* [Work instruction]: Leaving out the images, repeat all the lines below exactly.

━━━━━━━━━━

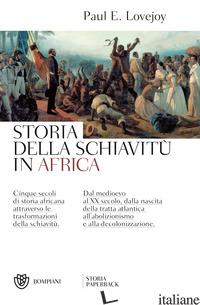 STORIA DELLA SCHIAVITU' IN AFRICA - LOVEJOY PAUL E.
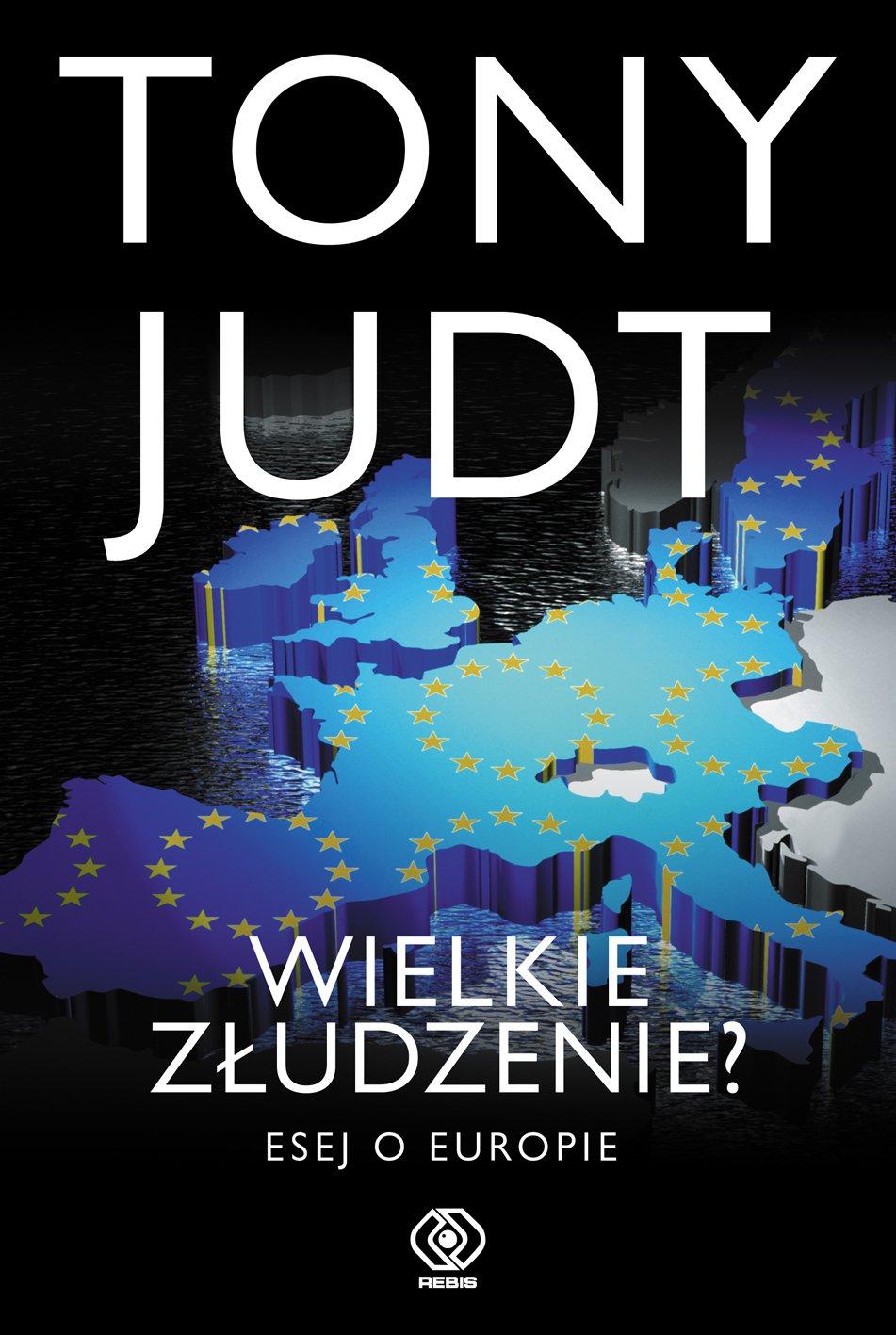Wielkie złudzenie? Esej o Europie - Ebook (Książka EPUB) do pobrania w formacie EPUB
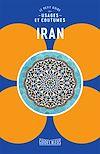 Iran : le petit guide des usages et coutumes | Collectif,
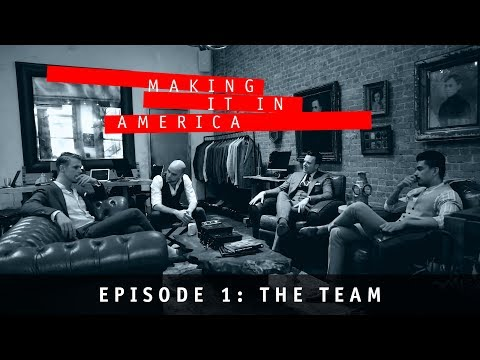 """""""Making It In America"""" Episode 1: THE TEAM"""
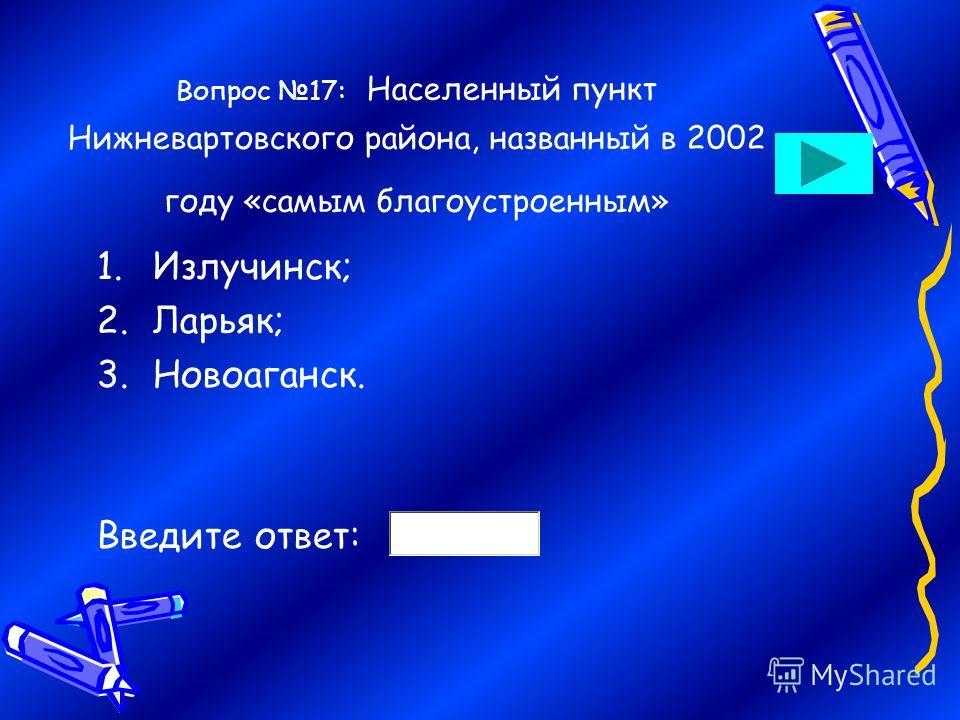 Вопрос 17: Населенный пункт Нижневартовского района, названный в 2002 году «самым благоустроенным» 1.Излучинск; 2.Ларьяк; 3.Новоаганск. Введите ответ:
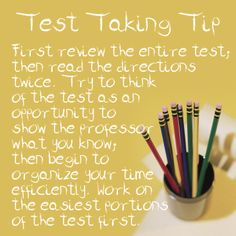 Test Taking Tip: First review the entire test; then read the directions twice. Try to think of the test as an opportunity to show the professor what you know; then begin to organize your time efficiently. Work on the easiest portions of the test first. #test #testprep #exam
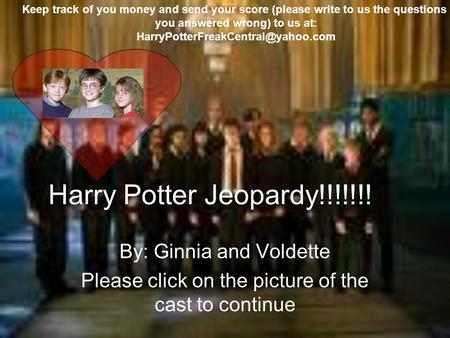 Harry Potter Jeopardy!!!!!!! By: Ginnia and Voldette Please click on the picture of the cast to continue Keep track of you money and send your score (please.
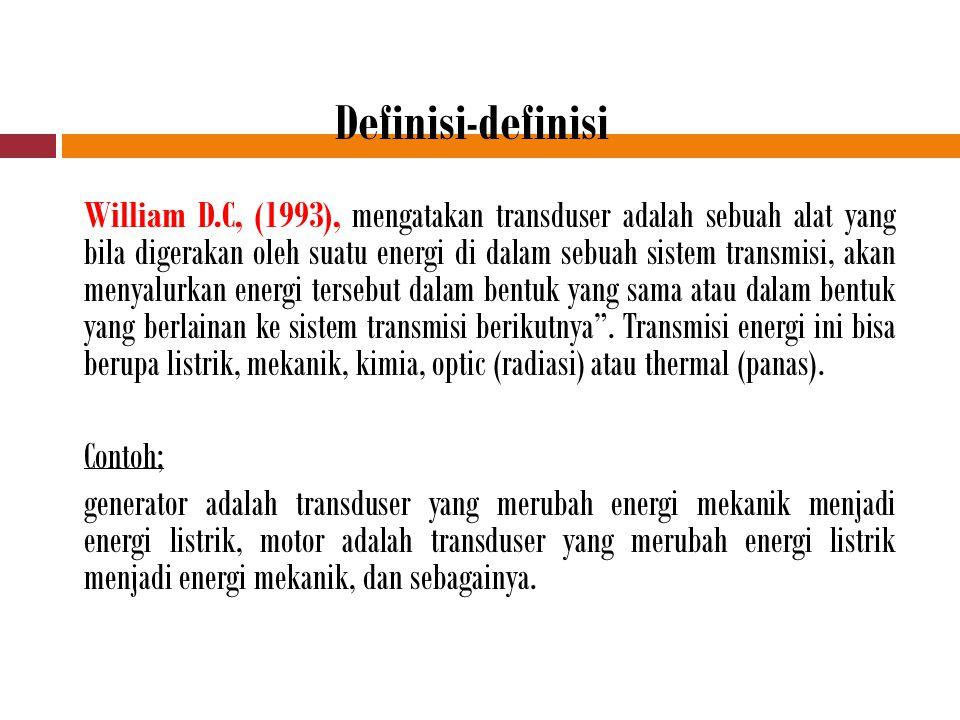 Definisi-definisi William D.C, (1993), mengatakan transduser adalah sebuah alat yang bila digerakan oleh suatu energi di dalam sebuah sistem transmisi, akan menyalurkan energi tersebut dalam bentuk yang sama atau dalam bentuk yang berlainan ke sistem transmisi berikutnya .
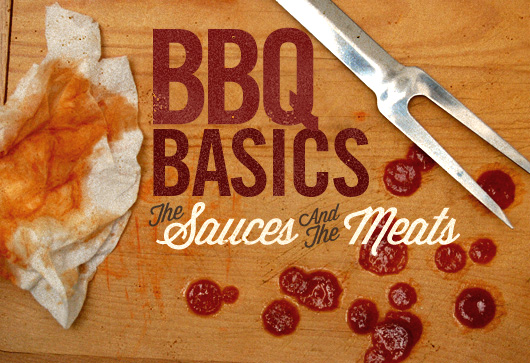 BBQ Basics: The Sauces & The Meats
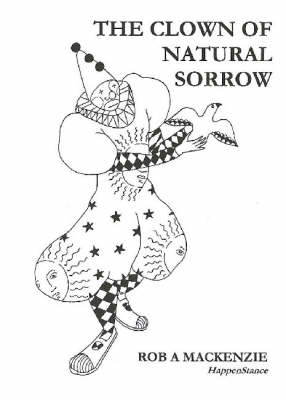 The Clown of Natural Sorrow (Paperback)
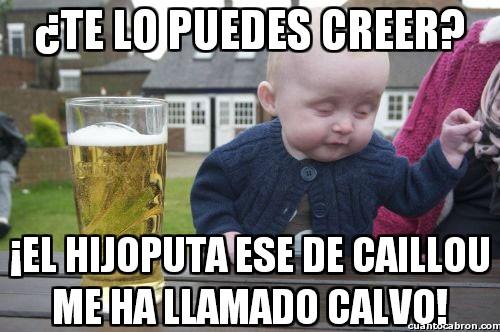 Bebe_borracho - Estúpido Caillou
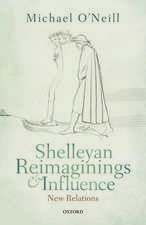 Shelleyan Reimaginings and Influence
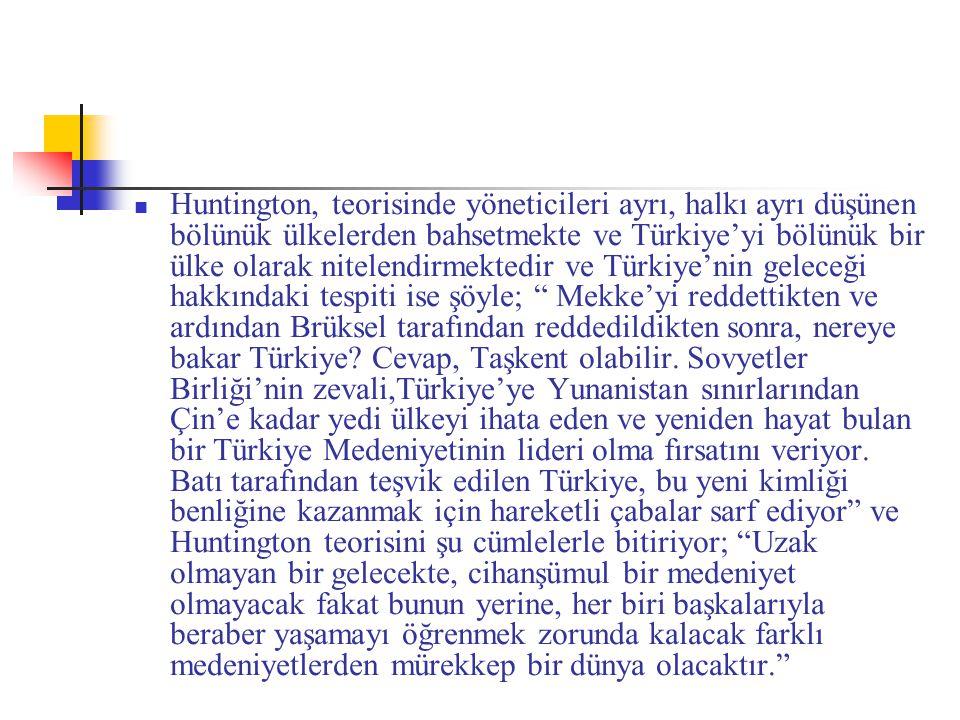 Huntington, teorisinde yöneticileri ayrı, halkı ayrı düşünen bölünük ülkelerden bahsetmekte ve Türkiye'yi bölünük bir ülke olarak nitelendirmektedir v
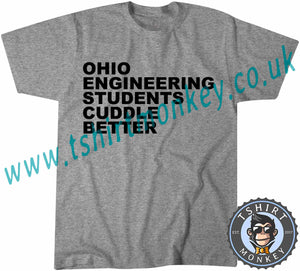 Ohio Engineering Students Cuddle Better T-Shirt Unisex Mens Kids Ladies - TeeTiger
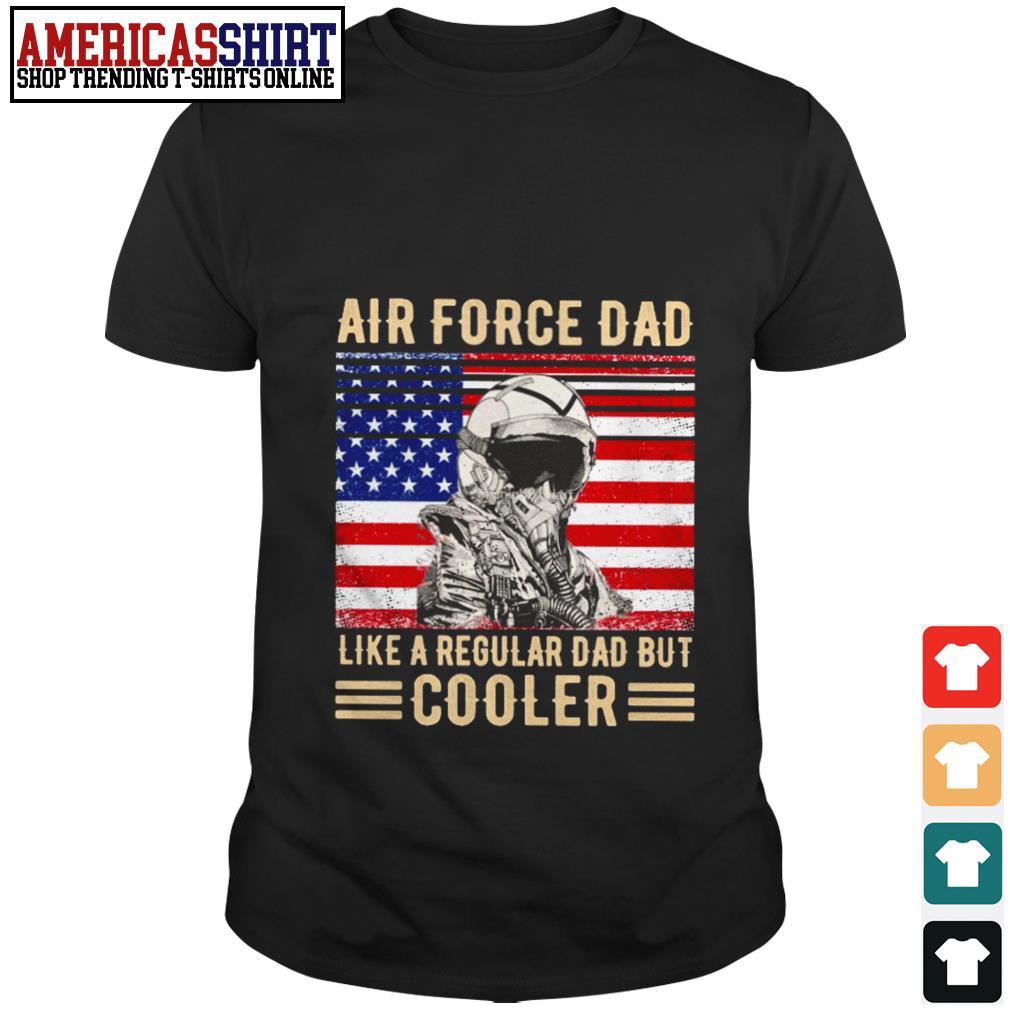 Air Force dad like a regular dad but cooler American flag shirt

━━━━━━━━━━

* [Worked solution]:
 STORIA DELLA SCHIAVITU' IN AFRICA - LOVEJOY PAUL E.
Wielkie złudzenie? Esej o Europie - Ebook (Książka EPUB) do pobrania w formacie EPUB
 Iran : le petit guide des usages et coutumes | Collectif,
 """""""Making It In America"""" Episode 1: THE TEAM"""
 Вопрос 17: Населенный пункт Нижневартовского района, названный в 2002 году «самым благоустроенным» 1.Излучинск; 2.Ларьяк; 3.Новоаганск. Введите ответ:
 Test Taking Tip: First review the entire test; then read the directions twice. Try to think of the test as an opportunity to show the professor what you know; then begin to organize your time efficiently. Work on the easiest portions of the test first. #test #testprep #exam
 Harry Potter Jeopardy!!!!!!! By: Ginnia and Voldette Please click on the picture of the cast to continue Keep track of you money and send your score (please.
 Definisi-definisi William D.C, (1993), mengatakan transduser adalah sebuah alat yang bila digerakan oleh suatu energi di dalam sebuah sistem transmisi, akan menyalurkan energi tersebut dalam bentuk yang sama atau dalam bentuk yang berlainan ke sistem transmisi berikutnya .
 BBQ Basics: The Sauces & The Meats
 The Clown of Natural Sorrow (Paperback)
 Bebe_borracho - Estúpido Caillou
 Shelleyan Reimaginings and Influence
 Huntington, teorisinde yöneticileri ayrı, halkı ayrı düşünen bölünük ülkelerden bahsetmekte ve Türkiye'yi bölünük bir ülke olarak nitelendirmektedir v
 Ohio Engineering Students Cuddle Better T-Shirt Unisex Mens Kids Ladies - TeeTiger
 Air Force dad like a regular dad but cooler American flag shirt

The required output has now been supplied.